Still shell-shocked in the post-Ween era I've found it somewhat soothing to listen to miserable shit that makes my pussy whining sound like it's coming from a fucking three year old. Enter Mistress, a sludgy 5-piece formed by members Anaal Nathrakh playing some dirty downtuned shit in the vein of Eyehategod and Iron Monkey. I've actually had a bunch of their stuff for a while but it took me a long time to look them up on the ol' iPod simply because of the connection to the aforementioned Anaal Nathrakh - a band that I just simply do not like. Not only were they the most overrated group of the mid-2000's, upon reading that they were "the soundtrack to a new apocalypse" I excitedly grabbed The Codex Necro and was instantly stunned by an incredibly tiring blastbeat quasi-industrial screamfest which got very dull very fast. But enough about them, Mistress set the record straight. 2003's Mistress II: The Chronovisor is easily the band's most solid work, sick sludge teetering on the cusp of grindcore. Way too much feedback, gain, and tape hiss, the album fucking kills - the 12-minute "38" is the ideal tune to hole up and drink yourself to an early death with. Sadly, Mistress called it quits in 2008 (to allow for more Nathrakh time... ugh!), I strongly advise you to track down their other albums - awesome shit!



Currently watching: Scalps 
Currently listening to: Faith No More We Care A Lot

Boognish, we hardly knew ye...



It's been a few days since Aaron Freeman announced he is "retiring" Gene Ween, and the news still hasn't sunk in.
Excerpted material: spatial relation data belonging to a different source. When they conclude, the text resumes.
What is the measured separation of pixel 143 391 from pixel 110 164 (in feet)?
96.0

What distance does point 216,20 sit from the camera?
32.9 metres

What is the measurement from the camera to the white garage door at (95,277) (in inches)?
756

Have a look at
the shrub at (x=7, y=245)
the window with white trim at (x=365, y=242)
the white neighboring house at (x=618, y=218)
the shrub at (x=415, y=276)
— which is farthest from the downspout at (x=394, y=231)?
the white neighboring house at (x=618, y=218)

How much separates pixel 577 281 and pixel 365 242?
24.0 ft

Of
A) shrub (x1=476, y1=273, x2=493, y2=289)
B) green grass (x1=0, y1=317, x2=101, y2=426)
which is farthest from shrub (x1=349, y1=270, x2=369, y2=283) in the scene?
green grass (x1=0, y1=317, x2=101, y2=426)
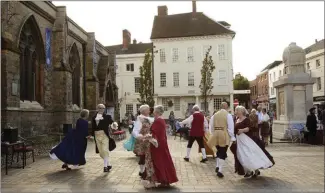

Ween was probably the most influentially important band in my life (especially throughout my drug-addled 20's) and to acknowledge their end is really like the passing of a friend. Of course the internet pundits are already speculating on reunion gigs and to be honest, the band hadn't recorded a whole lot since Quebec that I thought was up to earlier standards but it was still Ween mang and it was still better than most of the other stuff in any other genre coming out at the time. Ween played a soundtrack to my life for so many days, weeks and months...whether sitting up throughout the nights, coked off my ass, playing guitar to the entire God Ween Satan album for hours, driving to Florida (14 hours) to my grandad's funeral with only 12 Golden Country Greats in my CD player or taking my new girlfriend (and current wife) to see them on tour for the first time and watching her face turn from "what the fuck are these guys doing?" to "holy fuck! what are these guys doing!" There will never be another band like them. Seems fitting that some archived material from bassist Dave Drewitz's old side band Instant Death was upped on Ween's forum yesterday, seven tracks from an unreleased 2004 EP called Egyptian Mystery School. In honor of Scott Byrne's posthumous 51st birthday. Enjoy dudemangs.